You are asking questions with a purpose. Your offering has certain strengths. Previous or current clients have often experienced certain situations that led to them doing business with you. You know that your clients often experience certain benefits when they do business with you. You need to ask questions that will uncover information you can leverage to advance a sale.

And when you discover a benefit you can deliver, that doesn’t mean that you immediately start explaining it to the prospect. Early explanation of benefits is not fun for you or your prospect. You need to uncover all the information you need and to work through all your questions, before you start hinting at benefits.

Just as you set the appointment by remaining in control and working your plan, that is how you will have a successful first meeting.

Let me ask this. Have you ever stopped to write down all the specific benefits that your product or service delivers? Have you written down the specific problems or losses that clients were suffering before working with you. Have you written down and documented specific success stories (quotes, letters, testimonials) of your clients or customers.

If you haven’t, how can you ask the best questions to advance the sale. The most powerful questions are questions calculated to provide you information you need to really advance the sale.

Your questions should lead your prospect to the conclusion that they have a problem worth addressing.

If your service reduces administrative costs by 10%, cuts production errors by 5% and reduces finger loss by 50%, you must ask questions about these issues.

Once your carefully planned calculated questions have uncovered needs that play to your strengths, do you then launch into your presentation? NO!! You only discuss the issues that the prospect has identified as a concern.

You may know that very important benefits can be delivered by you. But if the prospect has not identified them as important, you should not bring them up. Present only to the issues that the prospect considers important. Put your pre-formatted presentation away.
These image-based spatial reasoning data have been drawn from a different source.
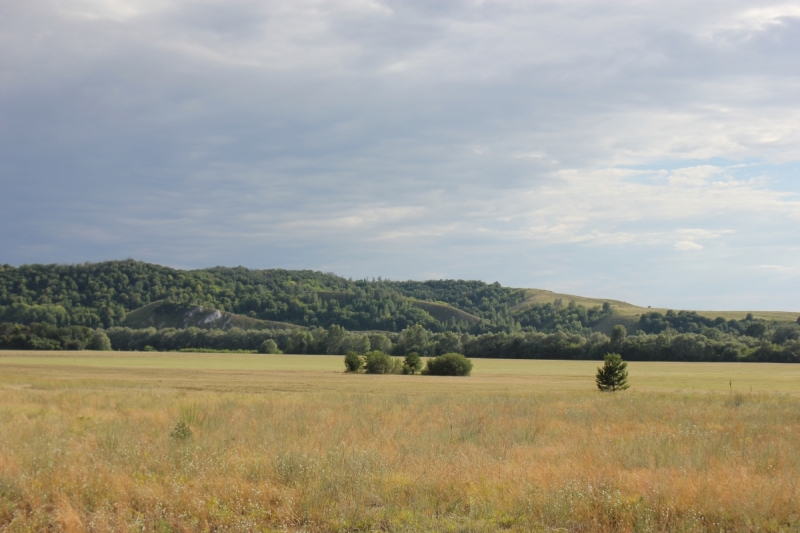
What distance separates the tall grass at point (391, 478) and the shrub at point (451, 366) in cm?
5594

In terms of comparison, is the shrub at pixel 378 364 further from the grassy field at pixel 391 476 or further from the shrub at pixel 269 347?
the grassy field at pixel 391 476

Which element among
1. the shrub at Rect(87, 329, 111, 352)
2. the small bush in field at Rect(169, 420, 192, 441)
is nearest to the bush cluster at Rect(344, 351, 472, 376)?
the small bush in field at Rect(169, 420, 192, 441)

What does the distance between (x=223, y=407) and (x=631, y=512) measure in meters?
18.1

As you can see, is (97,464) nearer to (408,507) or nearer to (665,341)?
(408,507)

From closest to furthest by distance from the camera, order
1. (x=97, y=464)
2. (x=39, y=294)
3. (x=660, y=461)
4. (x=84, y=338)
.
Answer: (x=97, y=464), (x=660, y=461), (x=84, y=338), (x=39, y=294)

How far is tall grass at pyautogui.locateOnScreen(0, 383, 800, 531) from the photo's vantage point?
27.2ft

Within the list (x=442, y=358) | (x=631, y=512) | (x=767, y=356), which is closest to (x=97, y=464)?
(x=631, y=512)

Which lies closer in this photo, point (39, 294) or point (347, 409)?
point (347, 409)

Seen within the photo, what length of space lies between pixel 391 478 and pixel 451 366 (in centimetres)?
6531

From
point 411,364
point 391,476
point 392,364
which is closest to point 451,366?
point 411,364

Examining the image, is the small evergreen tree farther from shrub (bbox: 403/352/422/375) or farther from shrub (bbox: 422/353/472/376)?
shrub (bbox: 403/352/422/375)

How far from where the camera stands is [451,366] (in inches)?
2943

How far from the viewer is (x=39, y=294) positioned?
634 feet

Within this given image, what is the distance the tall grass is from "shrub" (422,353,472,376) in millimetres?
55940
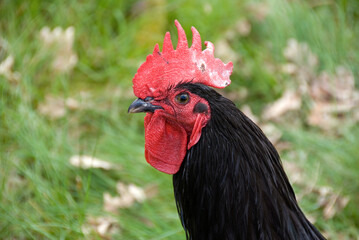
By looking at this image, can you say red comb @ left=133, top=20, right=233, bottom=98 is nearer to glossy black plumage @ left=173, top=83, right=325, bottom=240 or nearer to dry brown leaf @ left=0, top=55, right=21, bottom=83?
glossy black plumage @ left=173, top=83, right=325, bottom=240

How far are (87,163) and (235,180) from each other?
4.89 ft

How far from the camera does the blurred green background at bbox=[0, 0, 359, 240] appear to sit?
112 inches

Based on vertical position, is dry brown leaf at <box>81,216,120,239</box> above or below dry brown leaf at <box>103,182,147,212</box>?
below

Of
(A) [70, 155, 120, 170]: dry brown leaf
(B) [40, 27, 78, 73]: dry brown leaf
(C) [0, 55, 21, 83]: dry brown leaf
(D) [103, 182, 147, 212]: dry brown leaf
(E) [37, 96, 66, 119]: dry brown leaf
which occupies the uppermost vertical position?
(B) [40, 27, 78, 73]: dry brown leaf

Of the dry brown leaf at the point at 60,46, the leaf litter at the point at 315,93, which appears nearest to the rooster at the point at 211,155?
the leaf litter at the point at 315,93

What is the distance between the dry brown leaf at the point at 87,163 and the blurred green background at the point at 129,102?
29mm

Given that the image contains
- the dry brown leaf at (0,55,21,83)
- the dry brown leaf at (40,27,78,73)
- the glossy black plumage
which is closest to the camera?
the glossy black plumage

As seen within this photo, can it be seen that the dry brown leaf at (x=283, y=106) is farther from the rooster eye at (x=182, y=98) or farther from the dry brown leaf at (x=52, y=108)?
the rooster eye at (x=182, y=98)

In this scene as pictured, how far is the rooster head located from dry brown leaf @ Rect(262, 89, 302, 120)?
72.6 inches

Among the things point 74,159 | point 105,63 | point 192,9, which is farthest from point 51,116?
point 192,9

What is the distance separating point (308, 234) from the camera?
6.44 ft

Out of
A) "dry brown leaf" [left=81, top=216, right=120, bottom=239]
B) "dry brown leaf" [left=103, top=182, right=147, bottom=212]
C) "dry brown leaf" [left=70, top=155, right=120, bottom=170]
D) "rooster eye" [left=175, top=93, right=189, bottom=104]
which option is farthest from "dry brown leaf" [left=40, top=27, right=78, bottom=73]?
"rooster eye" [left=175, top=93, right=189, bottom=104]

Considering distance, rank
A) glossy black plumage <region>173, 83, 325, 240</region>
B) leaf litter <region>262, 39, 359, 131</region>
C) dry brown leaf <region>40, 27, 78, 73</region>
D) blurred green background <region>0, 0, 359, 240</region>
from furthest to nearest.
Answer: dry brown leaf <region>40, 27, 78, 73</region> → leaf litter <region>262, 39, 359, 131</region> → blurred green background <region>0, 0, 359, 240</region> → glossy black plumage <region>173, 83, 325, 240</region>

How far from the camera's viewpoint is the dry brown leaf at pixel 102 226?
104 inches
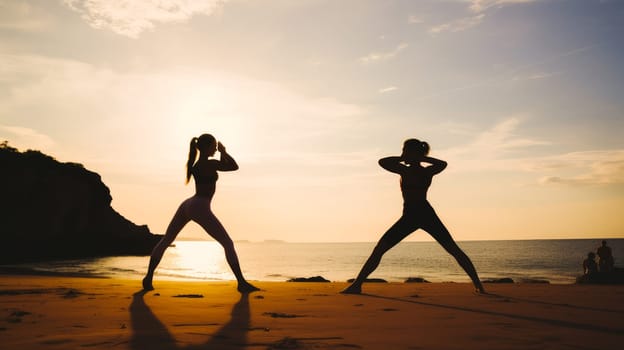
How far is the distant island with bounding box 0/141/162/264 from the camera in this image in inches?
2121

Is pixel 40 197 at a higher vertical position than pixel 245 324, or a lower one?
higher

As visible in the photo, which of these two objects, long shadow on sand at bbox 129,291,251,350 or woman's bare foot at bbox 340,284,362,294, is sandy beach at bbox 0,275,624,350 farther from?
woman's bare foot at bbox 340,284,362,294

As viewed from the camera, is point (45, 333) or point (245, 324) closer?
point (45, 333)

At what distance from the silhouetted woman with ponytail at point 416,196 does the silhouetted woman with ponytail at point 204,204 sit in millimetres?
2447

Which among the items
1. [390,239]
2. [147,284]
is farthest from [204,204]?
[390,239]

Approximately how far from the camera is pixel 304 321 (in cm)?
461

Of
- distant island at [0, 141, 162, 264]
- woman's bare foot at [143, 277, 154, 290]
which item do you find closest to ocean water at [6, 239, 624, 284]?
distant island at [0, 141, 162, 264]

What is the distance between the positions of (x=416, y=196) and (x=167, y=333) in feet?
15.1

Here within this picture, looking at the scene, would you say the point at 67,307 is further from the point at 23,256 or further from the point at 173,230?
the point at 23,256

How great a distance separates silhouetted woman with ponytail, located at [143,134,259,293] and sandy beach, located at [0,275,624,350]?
0.69 meters

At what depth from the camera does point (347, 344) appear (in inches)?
135

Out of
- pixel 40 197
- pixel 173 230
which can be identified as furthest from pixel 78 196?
pixel 173 230

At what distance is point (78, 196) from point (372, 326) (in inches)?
2584

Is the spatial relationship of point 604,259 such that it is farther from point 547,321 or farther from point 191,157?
point 191,157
You have another important objective before you leave. You must solidify the next step. The next step is not you do something and the prospect does nothing. The next step must involve the prospect taking some action that will advance the sale. Your questions lead the prospect to the conclusion that it is in their best interests to invest more time with you. They might commit to a 2nd meeting with another decision-maker, provide some information to you, introduce you to someone important, the point is that part of your plan going in is to engineer some continuing involvement with you.

We know that if the meeting ends with “I’ll call you” or “You’ll call me” that you are going nowhere.

You engineer the result you seek with careful preparation of your questions and client needs analysis.